Há também, na observação de Couto, algo que ele chama de cegueira seletiva, em que as pessoas, baseadas em estereótipos, evitam olhar ao outro. “Não olham porque parece que já conhecem as pessoas antes. É como se surgíssemos como representantes dessas categorias estereotipadas”, descreveu.
“Precisamos sim da companhia real e corpórea do outro e da troca dos olhares. É o olhar que nos abraça”, disse. Apesar disso, para o autor, na atualidade o que vemos são políticas que propõem estimular o afastamento e a diferença, com base na razão da força, do ódio e do silêncio.
O cenário social e político descrito pelo autor é marcado por forças que usam o ódio como ferramenta. “Nossos políticos são fabricantes de inimigos e de ameaças. Deixaram de produzir pensamentos. A tática é simples: aos sermos dominados pelo terror, nós ignoramos a razão da luz. Por isso atacam a razão, a ciência a liberdade e a democracia”, decretou. “Quero que nosso encontro hoje possa ser um contraponto.”

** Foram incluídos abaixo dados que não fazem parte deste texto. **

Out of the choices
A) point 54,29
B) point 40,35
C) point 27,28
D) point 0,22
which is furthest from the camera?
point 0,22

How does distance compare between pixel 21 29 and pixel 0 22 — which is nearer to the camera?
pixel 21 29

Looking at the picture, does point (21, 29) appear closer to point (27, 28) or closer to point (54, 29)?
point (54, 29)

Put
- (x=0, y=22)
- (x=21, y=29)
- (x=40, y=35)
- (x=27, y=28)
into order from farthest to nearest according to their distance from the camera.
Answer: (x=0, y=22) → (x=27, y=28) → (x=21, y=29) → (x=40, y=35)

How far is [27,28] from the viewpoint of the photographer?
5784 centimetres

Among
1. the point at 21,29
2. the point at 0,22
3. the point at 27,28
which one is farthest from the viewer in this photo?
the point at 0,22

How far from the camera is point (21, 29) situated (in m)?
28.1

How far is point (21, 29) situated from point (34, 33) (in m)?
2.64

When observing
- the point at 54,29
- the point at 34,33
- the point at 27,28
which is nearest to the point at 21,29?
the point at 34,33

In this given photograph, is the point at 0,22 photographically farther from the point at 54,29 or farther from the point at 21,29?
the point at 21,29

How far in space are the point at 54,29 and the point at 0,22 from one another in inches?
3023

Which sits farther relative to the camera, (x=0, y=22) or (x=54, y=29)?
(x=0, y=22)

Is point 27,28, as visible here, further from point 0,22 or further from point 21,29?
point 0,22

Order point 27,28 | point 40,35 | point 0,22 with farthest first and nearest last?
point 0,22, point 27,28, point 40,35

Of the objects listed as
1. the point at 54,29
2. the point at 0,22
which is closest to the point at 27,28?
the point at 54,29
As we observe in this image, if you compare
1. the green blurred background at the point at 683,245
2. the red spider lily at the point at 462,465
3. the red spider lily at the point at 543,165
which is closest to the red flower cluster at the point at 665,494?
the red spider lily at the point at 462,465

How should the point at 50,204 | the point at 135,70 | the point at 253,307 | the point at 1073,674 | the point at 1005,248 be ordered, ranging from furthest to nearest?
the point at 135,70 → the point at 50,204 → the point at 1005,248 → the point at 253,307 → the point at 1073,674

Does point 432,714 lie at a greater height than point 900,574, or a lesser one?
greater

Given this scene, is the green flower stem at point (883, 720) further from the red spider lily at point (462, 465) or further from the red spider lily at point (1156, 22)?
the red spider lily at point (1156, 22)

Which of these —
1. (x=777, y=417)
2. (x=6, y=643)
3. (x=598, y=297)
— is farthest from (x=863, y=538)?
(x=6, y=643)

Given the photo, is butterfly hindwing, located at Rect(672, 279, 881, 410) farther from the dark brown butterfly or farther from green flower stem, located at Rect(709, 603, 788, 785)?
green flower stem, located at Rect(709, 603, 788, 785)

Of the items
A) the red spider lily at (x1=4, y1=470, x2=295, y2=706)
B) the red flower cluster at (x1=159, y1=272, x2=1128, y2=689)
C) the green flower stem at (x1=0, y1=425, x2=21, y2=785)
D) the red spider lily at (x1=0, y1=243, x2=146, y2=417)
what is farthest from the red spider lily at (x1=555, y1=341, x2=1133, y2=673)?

AFRICANIDADES – Natural de Beira, cidade ao litoral moçambicano, António Emílio Leite Couto decidiu se aventurar no universo da escrita ainda jovem e descobriu nele sua verdadeira paixão. As vivências no país inspiram suas narrativas, que entrecruzam o recente passado colonial, as adversidades contemporâneas e as riquezas da região austral africana. Moçambique também está presente em suas histórias com um olhar de sensibilidade, atento à figura humana pela ótica da cotidianidade e da diversidade étnica, linguística e cultural local, mas também da memória, mitos, ritos de matriz africana.